======== Task input
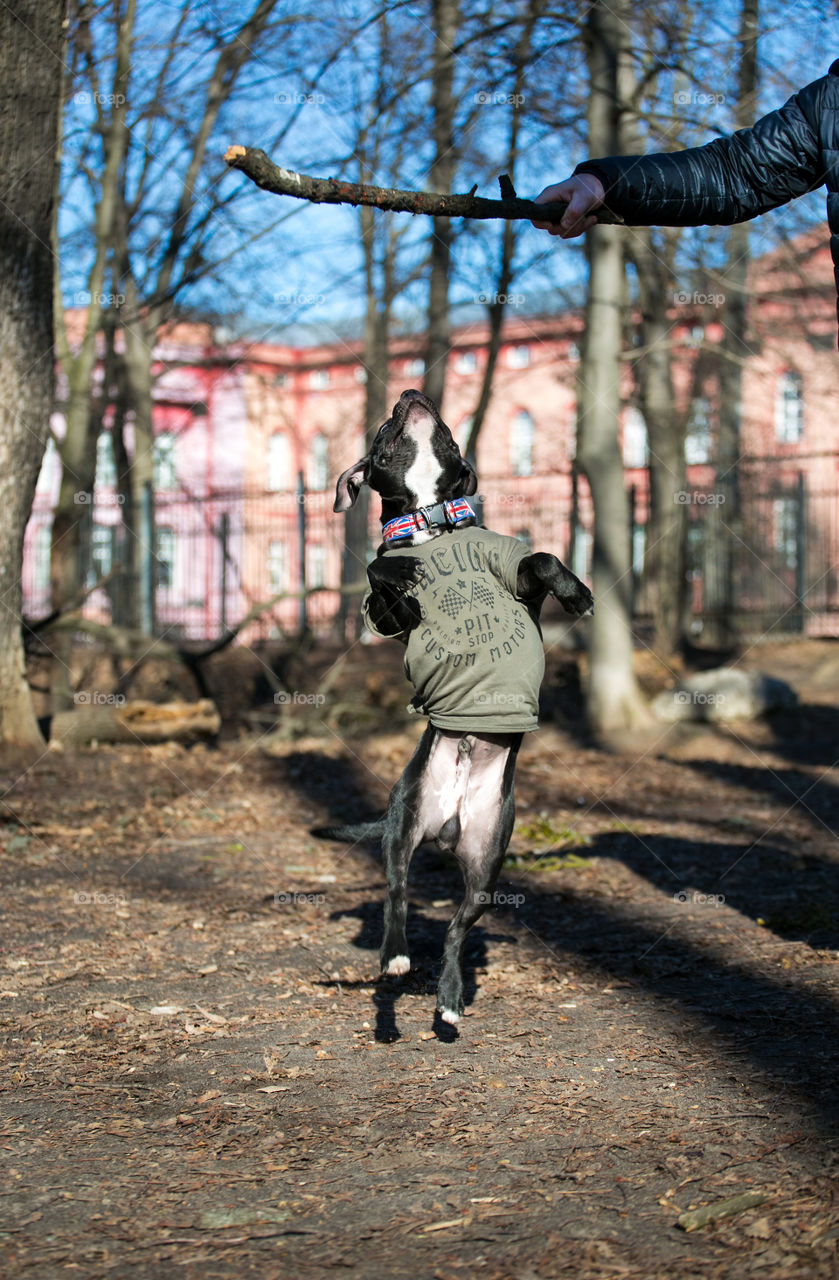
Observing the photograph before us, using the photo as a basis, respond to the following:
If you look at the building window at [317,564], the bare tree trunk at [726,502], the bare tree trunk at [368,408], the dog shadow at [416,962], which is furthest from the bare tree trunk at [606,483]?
the building window at [317,564]

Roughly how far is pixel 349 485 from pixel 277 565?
531 inches

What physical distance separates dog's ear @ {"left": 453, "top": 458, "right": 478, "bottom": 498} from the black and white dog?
5 centimetres

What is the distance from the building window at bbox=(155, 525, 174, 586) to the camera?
689 inches

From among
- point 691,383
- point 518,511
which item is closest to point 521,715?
point 518,511

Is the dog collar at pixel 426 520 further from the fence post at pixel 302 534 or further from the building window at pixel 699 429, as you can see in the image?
the building window at pixel 699 429

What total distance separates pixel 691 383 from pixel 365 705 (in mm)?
11854

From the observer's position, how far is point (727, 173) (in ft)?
11.1

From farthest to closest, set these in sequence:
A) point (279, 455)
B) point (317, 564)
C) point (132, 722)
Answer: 1. point (279, 455)
2. point (317, 564)
3. point (132, 722)

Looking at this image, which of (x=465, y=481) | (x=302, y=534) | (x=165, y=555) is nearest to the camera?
(x=465, y=481)

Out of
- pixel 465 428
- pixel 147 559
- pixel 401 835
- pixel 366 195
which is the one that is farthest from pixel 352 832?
pixel 465 428

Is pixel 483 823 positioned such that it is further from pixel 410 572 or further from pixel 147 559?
pixel 147 559

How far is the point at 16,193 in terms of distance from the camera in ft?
23.3

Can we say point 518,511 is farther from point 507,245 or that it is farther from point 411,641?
point 411,641

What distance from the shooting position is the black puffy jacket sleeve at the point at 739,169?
3303mm
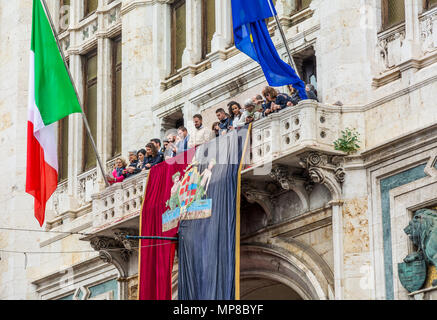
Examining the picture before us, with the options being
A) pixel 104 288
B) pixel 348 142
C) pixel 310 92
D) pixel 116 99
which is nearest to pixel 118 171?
pixel 104 288

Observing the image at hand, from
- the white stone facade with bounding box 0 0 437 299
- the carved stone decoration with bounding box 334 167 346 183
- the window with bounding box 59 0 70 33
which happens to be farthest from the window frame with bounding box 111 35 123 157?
the carved stone decoration with bounding box 334 167 346 183

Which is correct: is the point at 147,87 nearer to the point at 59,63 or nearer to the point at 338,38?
the point at 59,63

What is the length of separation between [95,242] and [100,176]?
3.20 m

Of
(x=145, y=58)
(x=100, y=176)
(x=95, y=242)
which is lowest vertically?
(x=95, y=242)

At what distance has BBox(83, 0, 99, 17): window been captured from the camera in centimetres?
4403

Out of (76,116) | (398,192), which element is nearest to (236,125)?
(398,192)

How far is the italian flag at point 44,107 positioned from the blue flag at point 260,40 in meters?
6.31

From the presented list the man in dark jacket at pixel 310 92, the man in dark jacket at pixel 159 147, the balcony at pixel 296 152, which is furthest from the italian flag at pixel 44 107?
the man in dark jacket at pixel 310 92

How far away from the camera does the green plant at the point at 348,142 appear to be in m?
31.5

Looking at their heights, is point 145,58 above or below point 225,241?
above

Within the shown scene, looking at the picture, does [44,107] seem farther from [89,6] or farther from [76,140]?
[89,6]

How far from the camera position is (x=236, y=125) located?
33.5 meters

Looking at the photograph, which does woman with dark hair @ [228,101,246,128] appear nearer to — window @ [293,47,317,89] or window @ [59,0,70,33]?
window @ [293,47,317,89]

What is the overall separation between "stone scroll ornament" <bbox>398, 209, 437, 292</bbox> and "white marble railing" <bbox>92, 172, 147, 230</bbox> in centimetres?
886
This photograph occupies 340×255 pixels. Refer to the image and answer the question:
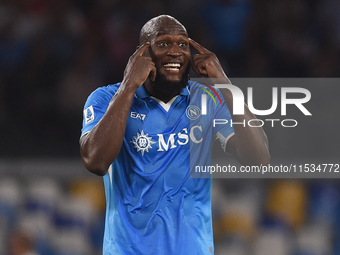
================
**Problem to solve:** Gather every line of the entries above that contains the word "stone", matching case exactly.

**Solution to the problem:**
- the white stone facade with bounding box 0 0 437 299
- the carved stone decoration with bounding box 334 167 346 183
the carved stone decoration with bounding box 334 167 346 183
What is the overall separation between "stone scroll ornament" <bbox>398, 209, 437, 292</bbox> and "white marble railing" <bbox>92, 172, 147, 230</bbox> in centimetres?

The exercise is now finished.